◆ Directions
Begin with the line that contains "In comparing" and transcribe each line after it, up to and including the last line of the listing below.

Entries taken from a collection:
==========
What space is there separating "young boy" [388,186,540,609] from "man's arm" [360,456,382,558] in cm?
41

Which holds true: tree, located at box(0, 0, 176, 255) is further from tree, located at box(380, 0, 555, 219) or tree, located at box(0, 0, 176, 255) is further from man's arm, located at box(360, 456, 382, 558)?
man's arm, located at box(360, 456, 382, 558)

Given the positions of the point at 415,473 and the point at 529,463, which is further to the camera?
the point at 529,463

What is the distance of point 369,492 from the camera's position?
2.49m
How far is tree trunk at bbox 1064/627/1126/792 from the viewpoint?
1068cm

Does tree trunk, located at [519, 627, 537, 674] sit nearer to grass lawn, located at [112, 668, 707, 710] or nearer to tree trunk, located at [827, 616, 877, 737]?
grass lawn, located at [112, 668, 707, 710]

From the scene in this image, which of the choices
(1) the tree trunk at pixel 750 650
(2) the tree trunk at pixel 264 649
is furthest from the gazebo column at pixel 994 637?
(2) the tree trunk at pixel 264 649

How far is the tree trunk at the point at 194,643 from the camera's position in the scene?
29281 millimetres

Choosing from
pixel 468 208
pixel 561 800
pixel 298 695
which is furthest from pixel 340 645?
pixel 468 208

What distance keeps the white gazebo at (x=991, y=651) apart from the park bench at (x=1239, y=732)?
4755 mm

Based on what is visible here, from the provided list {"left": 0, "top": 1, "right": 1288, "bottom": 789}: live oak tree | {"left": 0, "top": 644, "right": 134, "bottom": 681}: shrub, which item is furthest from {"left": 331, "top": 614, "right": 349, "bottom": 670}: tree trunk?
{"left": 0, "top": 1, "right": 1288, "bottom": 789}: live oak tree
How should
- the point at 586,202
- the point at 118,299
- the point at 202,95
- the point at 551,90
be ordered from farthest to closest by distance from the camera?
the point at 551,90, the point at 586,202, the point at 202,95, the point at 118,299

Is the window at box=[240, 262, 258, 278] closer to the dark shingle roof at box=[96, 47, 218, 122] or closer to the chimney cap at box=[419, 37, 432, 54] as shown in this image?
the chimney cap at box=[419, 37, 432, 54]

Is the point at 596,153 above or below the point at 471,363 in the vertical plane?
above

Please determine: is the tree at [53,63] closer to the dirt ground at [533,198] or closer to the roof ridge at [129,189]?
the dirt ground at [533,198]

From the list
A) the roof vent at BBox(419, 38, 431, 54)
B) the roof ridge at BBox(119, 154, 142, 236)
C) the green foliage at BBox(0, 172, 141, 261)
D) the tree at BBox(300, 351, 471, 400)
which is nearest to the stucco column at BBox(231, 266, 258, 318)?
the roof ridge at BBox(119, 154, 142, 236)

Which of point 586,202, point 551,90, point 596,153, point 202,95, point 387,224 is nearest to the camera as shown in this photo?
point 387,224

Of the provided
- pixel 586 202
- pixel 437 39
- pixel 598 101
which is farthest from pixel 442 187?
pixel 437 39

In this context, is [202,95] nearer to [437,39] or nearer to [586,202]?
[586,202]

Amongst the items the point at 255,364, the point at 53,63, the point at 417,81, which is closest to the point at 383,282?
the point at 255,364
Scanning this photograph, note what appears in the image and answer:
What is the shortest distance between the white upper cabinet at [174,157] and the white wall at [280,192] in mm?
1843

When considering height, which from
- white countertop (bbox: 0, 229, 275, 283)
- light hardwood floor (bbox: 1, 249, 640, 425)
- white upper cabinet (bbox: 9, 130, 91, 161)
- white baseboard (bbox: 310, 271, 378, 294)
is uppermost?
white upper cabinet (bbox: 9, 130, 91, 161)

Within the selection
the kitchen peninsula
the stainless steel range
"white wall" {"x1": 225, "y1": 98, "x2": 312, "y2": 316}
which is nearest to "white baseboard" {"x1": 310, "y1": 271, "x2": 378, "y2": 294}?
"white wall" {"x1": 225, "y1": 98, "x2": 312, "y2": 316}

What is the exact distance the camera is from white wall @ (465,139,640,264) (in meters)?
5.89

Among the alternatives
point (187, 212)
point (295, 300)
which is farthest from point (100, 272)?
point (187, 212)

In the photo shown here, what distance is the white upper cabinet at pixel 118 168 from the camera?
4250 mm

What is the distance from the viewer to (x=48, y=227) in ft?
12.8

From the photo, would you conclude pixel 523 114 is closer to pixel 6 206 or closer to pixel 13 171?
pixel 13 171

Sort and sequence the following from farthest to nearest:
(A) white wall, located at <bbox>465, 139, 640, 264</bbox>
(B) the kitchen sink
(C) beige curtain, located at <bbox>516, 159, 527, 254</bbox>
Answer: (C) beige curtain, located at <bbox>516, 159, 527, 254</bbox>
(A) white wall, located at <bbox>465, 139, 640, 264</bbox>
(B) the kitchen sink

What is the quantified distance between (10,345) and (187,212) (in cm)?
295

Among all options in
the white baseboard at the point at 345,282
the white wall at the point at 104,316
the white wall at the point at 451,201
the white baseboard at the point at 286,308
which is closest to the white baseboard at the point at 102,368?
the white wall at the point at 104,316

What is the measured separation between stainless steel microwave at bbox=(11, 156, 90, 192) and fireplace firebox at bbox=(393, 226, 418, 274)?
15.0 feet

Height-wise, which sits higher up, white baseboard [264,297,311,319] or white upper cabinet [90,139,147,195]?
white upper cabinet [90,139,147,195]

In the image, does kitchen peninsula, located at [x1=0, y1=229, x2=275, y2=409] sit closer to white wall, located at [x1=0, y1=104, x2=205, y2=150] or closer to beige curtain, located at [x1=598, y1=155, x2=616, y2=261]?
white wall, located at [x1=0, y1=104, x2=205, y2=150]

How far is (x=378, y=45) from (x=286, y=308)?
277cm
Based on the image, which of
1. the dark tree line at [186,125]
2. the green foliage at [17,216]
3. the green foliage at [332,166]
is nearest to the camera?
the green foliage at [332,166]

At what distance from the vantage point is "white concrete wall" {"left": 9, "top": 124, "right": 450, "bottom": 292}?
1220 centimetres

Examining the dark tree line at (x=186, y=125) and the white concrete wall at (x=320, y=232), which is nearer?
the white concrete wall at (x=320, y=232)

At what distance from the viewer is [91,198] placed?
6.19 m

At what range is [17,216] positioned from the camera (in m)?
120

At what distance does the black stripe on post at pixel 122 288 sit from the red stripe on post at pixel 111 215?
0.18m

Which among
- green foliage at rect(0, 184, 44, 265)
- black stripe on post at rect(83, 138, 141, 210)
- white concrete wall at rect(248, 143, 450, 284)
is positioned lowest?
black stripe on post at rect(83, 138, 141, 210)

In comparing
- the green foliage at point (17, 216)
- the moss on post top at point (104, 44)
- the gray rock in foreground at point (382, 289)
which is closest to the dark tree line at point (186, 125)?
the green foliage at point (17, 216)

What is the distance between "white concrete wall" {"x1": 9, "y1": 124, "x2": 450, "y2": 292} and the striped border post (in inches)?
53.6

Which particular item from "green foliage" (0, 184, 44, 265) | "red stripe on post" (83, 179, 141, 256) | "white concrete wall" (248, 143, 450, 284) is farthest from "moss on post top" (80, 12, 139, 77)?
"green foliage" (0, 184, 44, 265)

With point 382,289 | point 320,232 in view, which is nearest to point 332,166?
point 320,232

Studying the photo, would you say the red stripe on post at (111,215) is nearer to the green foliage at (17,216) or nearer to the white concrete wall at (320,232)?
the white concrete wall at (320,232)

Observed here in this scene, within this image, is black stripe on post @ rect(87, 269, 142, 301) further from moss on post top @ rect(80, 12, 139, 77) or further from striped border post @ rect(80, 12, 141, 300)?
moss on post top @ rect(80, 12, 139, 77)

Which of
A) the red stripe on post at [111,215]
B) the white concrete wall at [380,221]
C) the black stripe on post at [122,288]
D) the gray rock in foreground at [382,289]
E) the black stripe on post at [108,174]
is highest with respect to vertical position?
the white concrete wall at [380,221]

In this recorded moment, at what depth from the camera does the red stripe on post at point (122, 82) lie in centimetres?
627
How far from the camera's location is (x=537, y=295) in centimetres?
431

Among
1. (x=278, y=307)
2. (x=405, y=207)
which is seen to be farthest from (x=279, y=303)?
==========
◆ Solution to this problem
In comparing
- the green foliage at point (17, 216)
- the moss on post top at point (104, 44)
- the gray rock in foreground at point (382, 289)
which is closest to the dark tree line at point (186, 125)?
the green foliage at point (17, 216)

What is the distance between "white concrete wall" {"x1": 9, "y1": 124, "x2": 450, "y2": 292} and the striped border post (in inches)?
53.6

Which particular item from "green foliage" (0, 184, 44, 265) | "red stripe on post" (83, 179, 141, 256) | "white concrete wall" (248, 143, 450, 284) is farthest from "moss on post top" (80, 12, 139, 77)?
"green foliage" (0, 184, 44, 265)

With point 382,289 | point 320,232 in view, which is nearest to point 332,166?
point 320,232

Studying the photo, would you say the red stripe on post at (111,215) is nearer to the green foliage at (17,216) or nearer to the white concrete wall at (320,232)?
the white concrete wall at (320,232)

Observed here in this scene, within this image, is black stripe on post @ rect(87, 269, 142, 301) further from moss on post top @ rect(80, 12, 139, 77) or further from striped border post @ rect(80, 12, 141, 300)?
moss on post top @ rect(80, 12, 139, 77)

Which of
A) the red stripe on post at [111,215]
B) the white concrete wall at [380,221]
C) the black stripe on post at [122,288]
D) the gray rock in foreground at [382,289]
E) the black stripe on post at [108,174]
is highest with respect to vertical position?
the white concrete wall at [380,221]

In this recorded moment, at what depth from the camera does the red stripe on post at point (122, 82) lie in centimetres?
627
How far from the camera's location is (x=537, y=295) in centimetres?
431

Among
1. (x=278, y=307)
2. (x=405, y=207)
which is seen to be farthest from (x=279, y=303)?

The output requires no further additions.